These Terms and Conditions of Sale and Service (“Terms’) govern the sale of Products and Support and the license of Software by TEGAM Inc. and its subsidiaries (“TEGAM”) to a Buyer, hereinafter referred to as “Customer”.
a) “Applicable Trade Term” means the term defined in INCOTERMS 2000, agreed by the parties, and documented in the quotation.
b) “Customer’s Personal Data” means Customers personal data or other personal data in Customers control, including but not limited to names, telephone numbers and e-mail addresses.
c) “Delivery” means the date when TEGAM places the Product(s) at Customers or Customer’s representative’s disposal at the address agreed to by TEGAM in accordance with the Applicable Trade Term.
d) “Product” means any hardware sold or Software licensed under these Terms, “Custom Products” means Products manufactured or configured to meet Customer requirements.
e) “Software” means one or more computer programs in object code format, whether stand-alone or bundled with other Products, and related documentation provided to Customer under these Terms.
f) “Specifications” means specific technical information about Products which is published by TEGAM in effect on the date TEGAM ships Custom order.
g) “Support’ means any standard service such as hardware maintenance, calibration and repair; Software updates and maintenance; or education and training, ‘Custom support” means Support adapted to meet Customer requirements.

Extracted data lines:
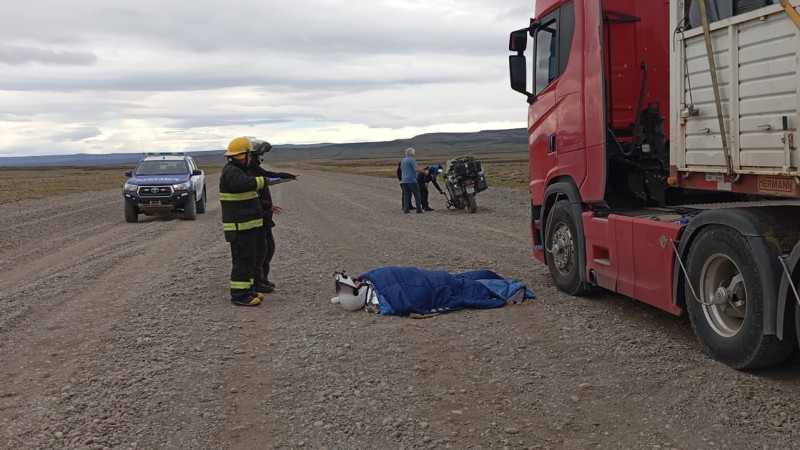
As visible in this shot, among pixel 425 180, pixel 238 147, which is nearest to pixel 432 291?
pixel 238 147

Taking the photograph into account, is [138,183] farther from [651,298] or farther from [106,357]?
[651,298]

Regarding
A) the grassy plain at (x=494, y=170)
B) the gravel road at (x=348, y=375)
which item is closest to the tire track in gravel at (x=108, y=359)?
the gravel road at (x=348, y=375)

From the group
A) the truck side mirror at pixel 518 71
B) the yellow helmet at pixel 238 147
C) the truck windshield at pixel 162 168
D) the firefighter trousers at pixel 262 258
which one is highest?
the truck side mirror at pixel 518 71

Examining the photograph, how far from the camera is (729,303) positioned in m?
5.20

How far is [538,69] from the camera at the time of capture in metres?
8.67

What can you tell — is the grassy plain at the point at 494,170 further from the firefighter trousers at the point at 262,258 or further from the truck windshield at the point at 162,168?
the firefighter trousers at the point at 262,258

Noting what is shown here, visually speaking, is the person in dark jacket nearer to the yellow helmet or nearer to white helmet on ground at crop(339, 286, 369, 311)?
the yellow helmet

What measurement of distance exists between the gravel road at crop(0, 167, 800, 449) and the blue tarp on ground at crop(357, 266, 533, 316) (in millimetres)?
218

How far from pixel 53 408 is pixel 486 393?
9.64ft

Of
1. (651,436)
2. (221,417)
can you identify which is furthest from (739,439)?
(221,417)

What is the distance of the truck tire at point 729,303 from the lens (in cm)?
479

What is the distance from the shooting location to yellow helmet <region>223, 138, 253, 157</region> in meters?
8.08

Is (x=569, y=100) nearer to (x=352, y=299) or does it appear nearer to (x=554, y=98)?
(x=554, y=98)

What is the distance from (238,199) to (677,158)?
467 centimetres
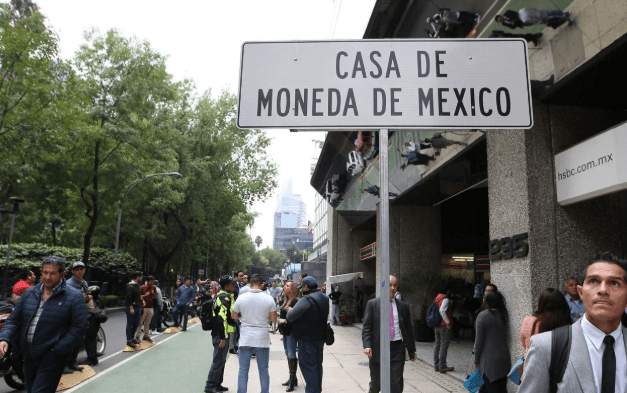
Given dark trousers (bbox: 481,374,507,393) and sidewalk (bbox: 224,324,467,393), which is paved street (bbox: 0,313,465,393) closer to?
sidewalk (bbox: 224,324,467,393)

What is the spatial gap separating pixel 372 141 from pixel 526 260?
33.5ft

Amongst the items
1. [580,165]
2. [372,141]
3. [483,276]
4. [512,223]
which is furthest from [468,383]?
[483,276]

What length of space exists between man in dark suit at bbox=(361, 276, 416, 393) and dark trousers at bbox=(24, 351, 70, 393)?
3.32 metres

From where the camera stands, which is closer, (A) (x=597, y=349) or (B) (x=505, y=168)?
(A) (x=597, y=349)

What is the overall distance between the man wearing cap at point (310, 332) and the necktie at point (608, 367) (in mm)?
5112

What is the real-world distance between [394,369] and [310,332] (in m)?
1.26

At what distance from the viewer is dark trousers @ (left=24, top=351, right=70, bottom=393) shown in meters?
4.61

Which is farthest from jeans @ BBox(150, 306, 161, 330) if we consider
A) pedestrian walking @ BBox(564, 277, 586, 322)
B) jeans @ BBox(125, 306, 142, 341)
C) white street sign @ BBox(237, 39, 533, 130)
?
white street sign @ BBox(237, 39, 533, 130)

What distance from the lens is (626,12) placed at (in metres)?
5.23

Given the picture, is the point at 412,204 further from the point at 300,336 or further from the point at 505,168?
the point at 300,336

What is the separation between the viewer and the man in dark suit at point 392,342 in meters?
6.04

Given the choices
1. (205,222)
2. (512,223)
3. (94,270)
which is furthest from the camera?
(205,222)

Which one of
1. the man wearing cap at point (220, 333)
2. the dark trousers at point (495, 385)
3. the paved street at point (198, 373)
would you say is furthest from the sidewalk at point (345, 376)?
the dark trousers at point (495, 385)

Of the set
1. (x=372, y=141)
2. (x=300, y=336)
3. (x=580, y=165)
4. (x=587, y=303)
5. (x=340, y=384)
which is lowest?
(x=340, y=384)
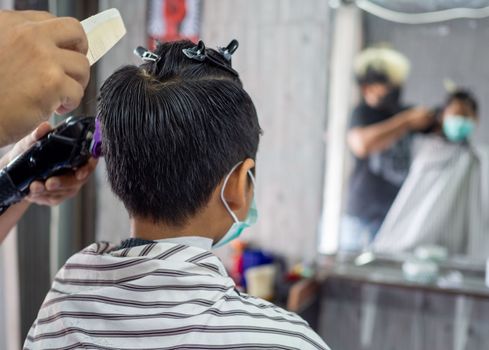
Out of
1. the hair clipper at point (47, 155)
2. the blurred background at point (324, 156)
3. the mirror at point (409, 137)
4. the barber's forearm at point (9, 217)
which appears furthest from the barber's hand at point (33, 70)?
the mirror at point (409, 137)

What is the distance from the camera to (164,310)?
0.69m

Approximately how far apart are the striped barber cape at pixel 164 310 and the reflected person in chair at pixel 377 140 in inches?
50.7

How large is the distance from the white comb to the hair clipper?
0.24 metres

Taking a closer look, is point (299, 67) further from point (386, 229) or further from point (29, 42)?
point (29, 42)

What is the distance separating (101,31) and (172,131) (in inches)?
7.2

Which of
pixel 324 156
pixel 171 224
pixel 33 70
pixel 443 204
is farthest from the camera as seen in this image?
pixel 324 156

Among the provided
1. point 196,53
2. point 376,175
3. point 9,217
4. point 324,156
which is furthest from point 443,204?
point 9,217

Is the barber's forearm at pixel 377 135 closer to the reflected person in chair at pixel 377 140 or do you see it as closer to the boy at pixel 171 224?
the reflected person in chair at pixel 377 140

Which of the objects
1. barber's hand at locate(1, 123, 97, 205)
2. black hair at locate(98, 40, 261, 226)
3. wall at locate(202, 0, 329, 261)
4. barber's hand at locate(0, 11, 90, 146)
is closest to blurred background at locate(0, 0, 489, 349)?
wall at locate(202, 0, 329, 261)

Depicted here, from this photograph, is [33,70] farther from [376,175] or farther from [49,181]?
[376,175]

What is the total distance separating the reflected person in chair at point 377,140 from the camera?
1877 millimetres

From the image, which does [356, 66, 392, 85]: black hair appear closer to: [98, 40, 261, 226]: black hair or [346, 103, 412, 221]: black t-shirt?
[346, 103, 412, 221]: black t-shirt

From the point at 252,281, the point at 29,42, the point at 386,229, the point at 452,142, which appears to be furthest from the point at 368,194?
the point at 29,42

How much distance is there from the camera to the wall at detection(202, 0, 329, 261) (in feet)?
6.49
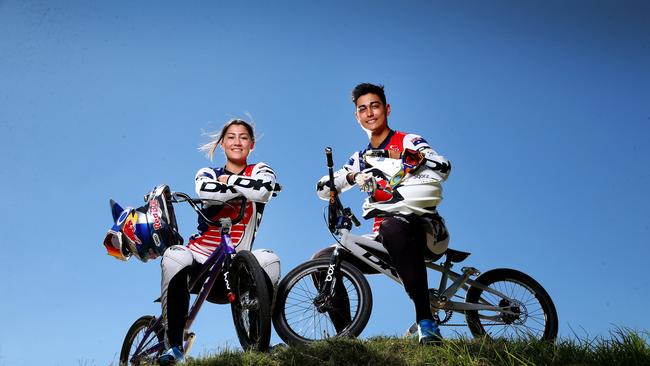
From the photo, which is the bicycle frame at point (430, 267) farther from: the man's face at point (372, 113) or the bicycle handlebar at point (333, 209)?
the man's face at point (372, 113)

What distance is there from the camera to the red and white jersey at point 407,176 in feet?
18.9

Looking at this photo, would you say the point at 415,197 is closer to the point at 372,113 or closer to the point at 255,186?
the point at 372,113

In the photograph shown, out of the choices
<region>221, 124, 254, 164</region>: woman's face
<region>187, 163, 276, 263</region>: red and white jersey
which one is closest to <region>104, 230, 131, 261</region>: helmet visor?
<region>187, 163, 276, 263</region>: red and white jersey

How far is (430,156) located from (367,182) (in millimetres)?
579

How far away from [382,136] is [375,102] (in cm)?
31

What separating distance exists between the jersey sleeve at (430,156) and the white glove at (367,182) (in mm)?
425

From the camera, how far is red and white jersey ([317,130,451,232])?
576 cm

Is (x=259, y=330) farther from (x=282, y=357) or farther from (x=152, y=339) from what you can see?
(x=152, y=339)

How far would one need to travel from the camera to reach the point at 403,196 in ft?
18.7

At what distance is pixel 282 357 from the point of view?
17.1 feet

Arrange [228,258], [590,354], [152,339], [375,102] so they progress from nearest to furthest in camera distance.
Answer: [590,354], [228,258], [375,102], [152,339]

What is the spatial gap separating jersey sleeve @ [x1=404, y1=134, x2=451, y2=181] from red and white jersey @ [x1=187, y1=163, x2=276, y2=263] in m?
1.26

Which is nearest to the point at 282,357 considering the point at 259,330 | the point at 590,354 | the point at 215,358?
the point at 259,330

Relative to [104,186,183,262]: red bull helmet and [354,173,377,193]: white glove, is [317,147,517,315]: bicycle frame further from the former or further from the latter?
[104,186,183,262]: red bull helmet
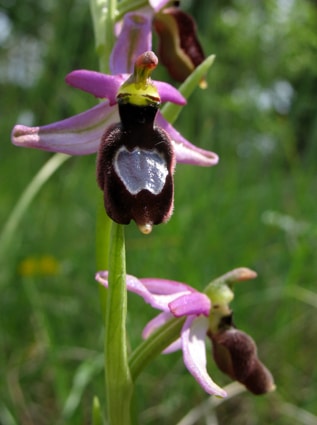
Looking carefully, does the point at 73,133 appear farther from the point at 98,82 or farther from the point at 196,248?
the point at 196,248

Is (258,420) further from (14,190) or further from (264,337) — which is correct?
(14,190)

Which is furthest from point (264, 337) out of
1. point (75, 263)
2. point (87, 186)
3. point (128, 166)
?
point (87, 186)

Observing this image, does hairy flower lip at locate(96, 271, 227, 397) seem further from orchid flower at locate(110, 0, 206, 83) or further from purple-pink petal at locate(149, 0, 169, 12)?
purple-pink petal at locate(149, 0, 169, 12)

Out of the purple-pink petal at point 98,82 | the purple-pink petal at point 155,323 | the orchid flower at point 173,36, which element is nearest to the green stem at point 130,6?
the orchid flower at point 173,36

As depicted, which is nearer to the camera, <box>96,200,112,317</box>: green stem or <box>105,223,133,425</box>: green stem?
<box>105,223,133,425</box>: green stem

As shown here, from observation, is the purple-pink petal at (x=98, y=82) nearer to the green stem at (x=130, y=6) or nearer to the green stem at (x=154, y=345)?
the green stem at (x=130, y=6)

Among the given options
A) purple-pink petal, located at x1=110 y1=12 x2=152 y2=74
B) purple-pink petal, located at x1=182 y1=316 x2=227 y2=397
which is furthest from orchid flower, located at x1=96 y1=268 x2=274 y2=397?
purple-pink petal, located at x1=110 y1=12 x2=152 y2=74

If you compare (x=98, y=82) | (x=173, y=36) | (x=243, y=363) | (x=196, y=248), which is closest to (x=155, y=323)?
(x=243, y=363)
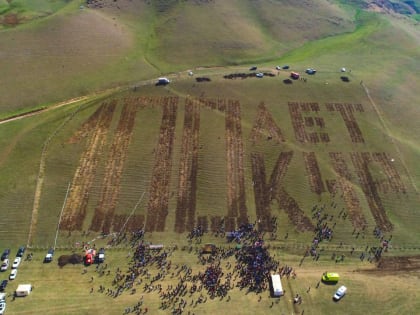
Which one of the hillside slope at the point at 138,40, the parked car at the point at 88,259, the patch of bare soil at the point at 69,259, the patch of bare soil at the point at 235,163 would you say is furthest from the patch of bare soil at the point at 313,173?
the hillside slope at the point at 138,40

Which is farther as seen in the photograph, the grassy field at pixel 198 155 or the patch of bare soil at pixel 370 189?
the patch of bare soil at pixel 370 189

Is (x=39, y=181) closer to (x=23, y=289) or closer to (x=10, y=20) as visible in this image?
(x=23, y=289)

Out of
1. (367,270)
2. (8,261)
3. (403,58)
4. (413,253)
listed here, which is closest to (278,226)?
(367,270)

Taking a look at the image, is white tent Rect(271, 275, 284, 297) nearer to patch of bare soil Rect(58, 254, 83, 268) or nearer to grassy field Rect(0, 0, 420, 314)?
grassy field Rect(0, 0, 420, 314)

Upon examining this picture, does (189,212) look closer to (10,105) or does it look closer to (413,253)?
(413,253)

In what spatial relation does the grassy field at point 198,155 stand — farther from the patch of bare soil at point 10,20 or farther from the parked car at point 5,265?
the patch of bare soil at point 10,20

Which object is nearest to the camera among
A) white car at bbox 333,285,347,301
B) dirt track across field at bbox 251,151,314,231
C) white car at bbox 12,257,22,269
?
white car at bbox 333,285,347,301

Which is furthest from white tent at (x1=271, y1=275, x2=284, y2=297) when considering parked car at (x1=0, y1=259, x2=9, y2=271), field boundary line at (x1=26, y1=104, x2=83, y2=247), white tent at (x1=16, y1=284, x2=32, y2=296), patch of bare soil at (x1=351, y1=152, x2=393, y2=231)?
parked car at (x1=0, y1=259, x2=9, y2=271)

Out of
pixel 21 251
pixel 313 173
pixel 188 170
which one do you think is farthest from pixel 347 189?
pixel 21 251
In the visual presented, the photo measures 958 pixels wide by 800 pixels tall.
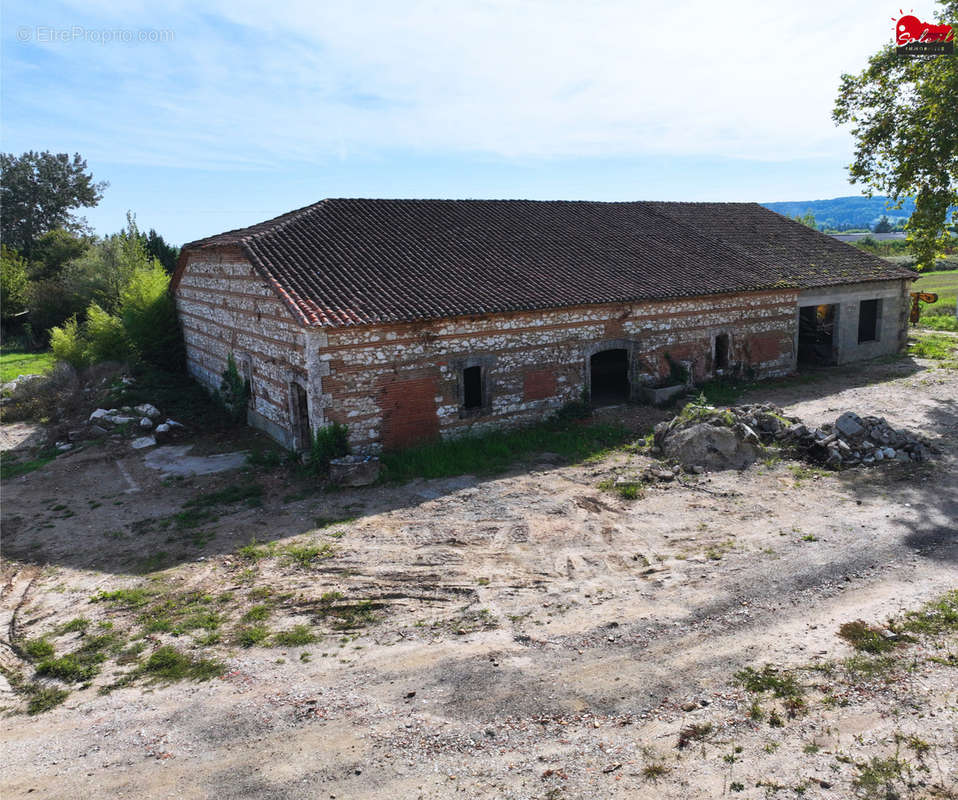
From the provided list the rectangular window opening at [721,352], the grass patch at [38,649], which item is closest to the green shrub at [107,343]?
the grass patch at [38,649]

# Goal A
In two sentences, sum up the TEGAM terms of sale.
# Goal B
Write the next part of the TEGAM terms of sale, picking up after the definition of Support.
The lines above aren't needed for anything that comes next.

# Exercise result A
The terms govern the sale of Products and Support and the license of Software by TEGAM Inc. and its subsidiaries to a Buyer, called the Customer. They define key words such as Applicable Trade Term, Customer's Personal Data, Delivery, Product, Software, Specifications and Support.

# Exercise result B
h) “Quotation” means a formal offer to sell made by TEGAM to Customer and transmitted in writing.
a) Unless otherwise indicated on the quotation, prices are FOB at the TEGAM facility in Geneva, Ohio, USA, and DO NOT include shipping and handling charges to the address agreed to by TEGAM in accordance with the Applicable Trade Term. Unless stated otherwise on the quotation, TEGAM will prepay shipping costs and add the shipping costs to the quoted price on the invoice (“prepay and add”). Prices are valid for the period indicated on the quotation. Support prices, except for prepaid Custom Support, may be changed by TEGAM upon sixty (60) days written notice.
b) Prices exclude any sales, value added, import duties or taxes, customs fees, or similar tax which will be payable by Customer in addition to the purchase price if applicable. If exemption from taxes is claimed, Customer must provide a certificate of exemption.
c) All pricing and shipping on TEGAM’s website is based on North American shipping. If you require shipping outside of North America, your order will need to be reviewed for the correct pricing. We will be in contact with you shortly.
3. ORDERS, CANCELLATIONS AND RETURNS
a) All orders are subject to acceptance by TEGAM. Product orders must specify Delivery within six (6) months from order date, unless TEGAM has quoted a longer delivery schedule.
b) Cancellation of orders or rescheduling shipment will be subject to TEGAM’s approval. Cancellation of an order for Product will be subject to applicable charges. Cancellation of a Support order will be subject to applicable charges. Information regarding applicable cancellation charges is available upon request.
c) Product returns will also be subject to TEGAM’s approval and return/refurbishment charges.
4. SHIPMENT, TITLE AND RISK OF LOSS
a) TEGAM will make reasonable efforts to meet Customers Delivery and shipment requirements. If TEGAM is unable to meet Customer’s Delivery and shipment requirements, alternative arrangements may be agreed. In the absence of such agreement Customer’s sole remedy is to cancel the order.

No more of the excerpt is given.